You can't trust those Europeans  :tongue:

----------


## MIke R

Thye ve already moved our Final Four from Thursday  to Friday night......18-24 is our forecast

----------


## NHDiane

My hubby informs me that some around here have been rescheduled for Thursday but by the sounds of it, that's not going to happen either....latest calling for 3-6 here.  Misting rain and temps dropping now.

----------


## MIke R

snowing real hard now

----------


## JEK

Here it comes!

----------


## Rosemary

Of course it is.

----------


## JEK

Welcome to DC! Tomorrow should be a great day for sightseeing!

----------


## Rosemary

Tonight was!  Had a lovely snowy tour with me, myself and I and our driver named Diesel.  Have pictures, but need to revisit the posting issue.  But WASHINGTON!  What a place, what a place.

----------


## JEK

Just a light dusting last night :)

----------


## NHDiane

> Just a light dusting last night :)



When I first saw this pic I thought it was from Mike!  So thankful this one went south.  Only single digits here but at least there's no snow....yet.  Hang in there, spring must be out there somewhere for all of us.

----------


## JEK

Rosemary brought this to town  :Frown:

----------


## NHDiane

I thought it was the Europeans???

----------


## amyb

I am so happy to be here-sans snow, dusting or flurries.
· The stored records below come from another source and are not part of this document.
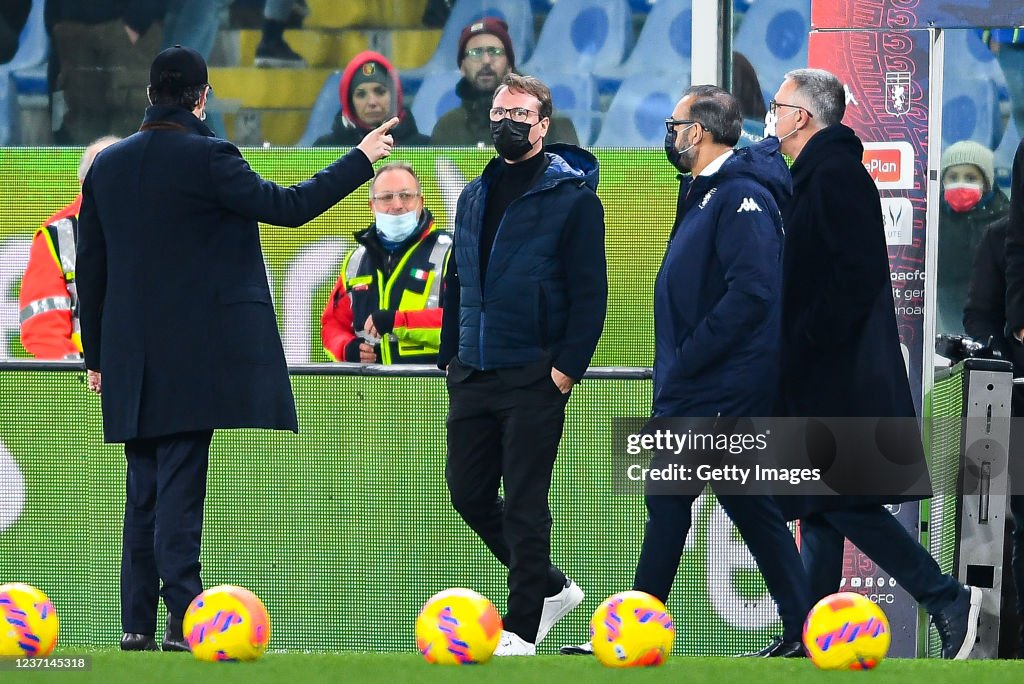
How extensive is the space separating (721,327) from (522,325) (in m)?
0.62

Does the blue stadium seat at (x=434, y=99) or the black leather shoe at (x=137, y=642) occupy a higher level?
the blue stadium seat at (x=434, y=99)

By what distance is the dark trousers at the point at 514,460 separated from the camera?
5.74 metres

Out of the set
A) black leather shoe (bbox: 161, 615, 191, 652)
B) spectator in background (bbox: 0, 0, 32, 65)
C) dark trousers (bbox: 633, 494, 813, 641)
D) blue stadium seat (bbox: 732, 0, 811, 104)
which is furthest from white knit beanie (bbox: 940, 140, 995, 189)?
black leather shoe (bbox: 161, 615, 191, 652)

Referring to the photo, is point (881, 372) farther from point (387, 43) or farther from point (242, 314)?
point (387, 43)

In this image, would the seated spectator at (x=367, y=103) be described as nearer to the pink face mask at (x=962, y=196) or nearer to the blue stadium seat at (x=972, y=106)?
the pink face mask at (x=962, y=196)

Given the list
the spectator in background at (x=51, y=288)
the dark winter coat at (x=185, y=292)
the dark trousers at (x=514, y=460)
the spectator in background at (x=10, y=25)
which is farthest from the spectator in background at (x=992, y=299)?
the spectator in background at (x=10, y=25)

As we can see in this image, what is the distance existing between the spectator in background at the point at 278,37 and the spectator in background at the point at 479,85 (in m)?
0.77

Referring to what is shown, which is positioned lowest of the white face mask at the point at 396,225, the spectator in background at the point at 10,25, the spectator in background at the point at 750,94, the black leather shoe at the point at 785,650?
the black leather shoe at the point at 785,650

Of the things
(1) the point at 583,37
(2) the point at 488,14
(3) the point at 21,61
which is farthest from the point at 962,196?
(3) the point at 21,61

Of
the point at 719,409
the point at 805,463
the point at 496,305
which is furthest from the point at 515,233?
the point at 805,463

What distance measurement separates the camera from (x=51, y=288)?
6770mm

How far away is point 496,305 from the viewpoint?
18.8 ft

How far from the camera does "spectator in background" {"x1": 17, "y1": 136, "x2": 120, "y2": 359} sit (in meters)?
6.75

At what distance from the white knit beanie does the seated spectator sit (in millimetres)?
2991
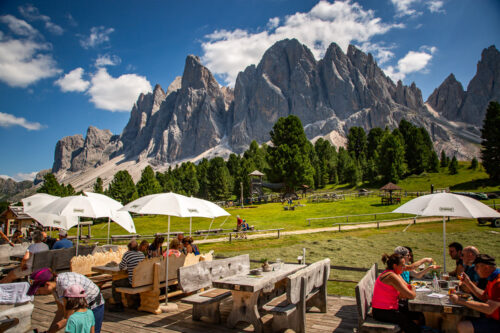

I think when Spring really arrives there will be dancing in the streets!

----------


## MIke R

> I think when Spring really arrives there will be dancing in the streets!



not _every_ street.... :cool:

----------


## amyb

And not every ski run, but many many sounds of joy when Spring arrives for many many of us.

----------


## Rosemary

> Rosemary brought this to town



I have powers.  Who knew?

----------


## MIke R

> I have powers.  Who knew?




if thats the case....can we borrow you next November>?

----------


## katva

Mostly ice down here in the Northern Neck.

----------


## Rosemary

Of course.  I do what I can.  Just remember, it didn't work out so well for Washington.

----------